Start of Entries shown
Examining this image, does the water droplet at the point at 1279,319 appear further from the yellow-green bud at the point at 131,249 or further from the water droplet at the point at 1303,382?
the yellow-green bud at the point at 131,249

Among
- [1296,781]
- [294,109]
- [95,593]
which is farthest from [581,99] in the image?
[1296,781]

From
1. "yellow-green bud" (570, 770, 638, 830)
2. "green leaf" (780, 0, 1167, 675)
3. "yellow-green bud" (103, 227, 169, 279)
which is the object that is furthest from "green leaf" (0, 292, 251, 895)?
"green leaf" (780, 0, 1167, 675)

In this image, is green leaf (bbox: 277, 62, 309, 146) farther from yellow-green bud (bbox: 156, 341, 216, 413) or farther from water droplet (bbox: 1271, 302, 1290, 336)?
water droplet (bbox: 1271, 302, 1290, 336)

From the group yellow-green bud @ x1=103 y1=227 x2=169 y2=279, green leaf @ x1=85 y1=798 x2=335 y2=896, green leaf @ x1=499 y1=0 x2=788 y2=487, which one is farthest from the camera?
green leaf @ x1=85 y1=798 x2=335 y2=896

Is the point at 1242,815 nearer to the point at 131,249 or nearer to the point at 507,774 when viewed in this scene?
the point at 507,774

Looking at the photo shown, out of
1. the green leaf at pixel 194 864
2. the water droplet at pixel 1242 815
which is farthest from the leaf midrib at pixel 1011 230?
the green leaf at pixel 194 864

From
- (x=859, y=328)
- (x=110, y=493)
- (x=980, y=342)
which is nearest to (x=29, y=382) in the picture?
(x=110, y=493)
End of Entries shown
Start of Entries shown
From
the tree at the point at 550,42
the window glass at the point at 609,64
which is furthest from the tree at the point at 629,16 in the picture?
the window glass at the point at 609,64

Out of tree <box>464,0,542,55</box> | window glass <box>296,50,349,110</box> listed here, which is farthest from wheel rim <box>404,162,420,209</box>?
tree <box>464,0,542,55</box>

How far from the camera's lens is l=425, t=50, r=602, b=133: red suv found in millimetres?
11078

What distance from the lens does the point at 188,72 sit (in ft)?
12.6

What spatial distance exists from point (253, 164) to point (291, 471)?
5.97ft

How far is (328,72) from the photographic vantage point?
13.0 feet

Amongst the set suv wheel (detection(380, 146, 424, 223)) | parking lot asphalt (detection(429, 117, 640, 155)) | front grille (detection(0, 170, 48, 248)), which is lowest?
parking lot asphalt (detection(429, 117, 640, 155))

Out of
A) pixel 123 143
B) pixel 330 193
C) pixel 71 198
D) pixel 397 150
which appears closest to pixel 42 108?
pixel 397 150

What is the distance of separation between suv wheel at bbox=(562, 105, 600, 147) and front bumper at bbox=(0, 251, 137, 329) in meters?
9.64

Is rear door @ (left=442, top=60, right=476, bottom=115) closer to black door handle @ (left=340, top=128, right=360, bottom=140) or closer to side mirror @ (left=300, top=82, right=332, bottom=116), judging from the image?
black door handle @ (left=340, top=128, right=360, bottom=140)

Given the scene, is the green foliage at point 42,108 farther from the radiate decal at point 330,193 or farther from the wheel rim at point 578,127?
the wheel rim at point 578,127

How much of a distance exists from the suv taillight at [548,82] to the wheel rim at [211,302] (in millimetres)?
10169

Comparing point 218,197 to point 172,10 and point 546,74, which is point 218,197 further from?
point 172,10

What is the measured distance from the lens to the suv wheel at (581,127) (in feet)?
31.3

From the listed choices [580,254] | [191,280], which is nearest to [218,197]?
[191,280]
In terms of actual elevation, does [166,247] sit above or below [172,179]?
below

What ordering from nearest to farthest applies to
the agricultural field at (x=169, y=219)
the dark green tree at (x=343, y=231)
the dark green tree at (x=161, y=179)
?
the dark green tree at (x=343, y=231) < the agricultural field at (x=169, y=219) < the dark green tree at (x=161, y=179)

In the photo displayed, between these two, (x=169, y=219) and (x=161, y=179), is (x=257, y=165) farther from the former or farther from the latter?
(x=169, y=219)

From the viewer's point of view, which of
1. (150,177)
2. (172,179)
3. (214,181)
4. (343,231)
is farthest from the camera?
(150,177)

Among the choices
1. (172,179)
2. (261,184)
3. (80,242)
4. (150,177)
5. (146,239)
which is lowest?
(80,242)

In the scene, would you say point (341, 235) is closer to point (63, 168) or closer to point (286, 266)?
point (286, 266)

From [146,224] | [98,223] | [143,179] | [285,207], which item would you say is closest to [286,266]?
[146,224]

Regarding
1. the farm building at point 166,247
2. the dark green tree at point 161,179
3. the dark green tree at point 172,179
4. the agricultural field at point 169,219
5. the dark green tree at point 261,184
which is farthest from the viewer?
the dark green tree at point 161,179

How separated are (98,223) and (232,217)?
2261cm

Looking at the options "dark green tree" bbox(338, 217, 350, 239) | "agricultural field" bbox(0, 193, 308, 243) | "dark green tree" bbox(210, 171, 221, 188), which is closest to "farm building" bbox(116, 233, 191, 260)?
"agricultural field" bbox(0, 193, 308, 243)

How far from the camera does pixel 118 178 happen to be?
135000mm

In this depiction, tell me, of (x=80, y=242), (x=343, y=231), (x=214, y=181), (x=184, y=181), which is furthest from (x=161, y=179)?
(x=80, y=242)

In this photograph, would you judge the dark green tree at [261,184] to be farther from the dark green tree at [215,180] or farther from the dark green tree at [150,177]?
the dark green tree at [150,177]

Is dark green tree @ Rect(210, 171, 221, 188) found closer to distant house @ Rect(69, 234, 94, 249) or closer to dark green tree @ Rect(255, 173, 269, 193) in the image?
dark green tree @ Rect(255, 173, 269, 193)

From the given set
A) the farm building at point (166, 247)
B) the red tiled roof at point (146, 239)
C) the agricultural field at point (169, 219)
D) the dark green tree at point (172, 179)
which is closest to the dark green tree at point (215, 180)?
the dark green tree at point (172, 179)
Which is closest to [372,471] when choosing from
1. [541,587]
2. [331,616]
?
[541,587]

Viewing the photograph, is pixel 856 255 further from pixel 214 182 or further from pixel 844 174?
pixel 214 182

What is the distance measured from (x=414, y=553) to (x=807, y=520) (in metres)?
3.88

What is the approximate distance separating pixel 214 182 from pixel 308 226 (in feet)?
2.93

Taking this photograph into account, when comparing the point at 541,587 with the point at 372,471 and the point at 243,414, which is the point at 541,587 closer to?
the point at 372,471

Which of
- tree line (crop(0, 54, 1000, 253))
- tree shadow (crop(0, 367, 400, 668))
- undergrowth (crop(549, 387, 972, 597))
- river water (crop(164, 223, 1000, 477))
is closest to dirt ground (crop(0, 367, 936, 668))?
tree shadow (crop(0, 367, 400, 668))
End of Entries shown
▶ **Given exercise**:
Locate each line in the records above that contains the word "nearest", and copy those lines out.

▶ **Response**:
which is nearest to (x=29, y=382) in the picture?
From the listed choices [580,254] | [191,280], which is nearest to [218,197]?
What ordering from nearest to farthest applies to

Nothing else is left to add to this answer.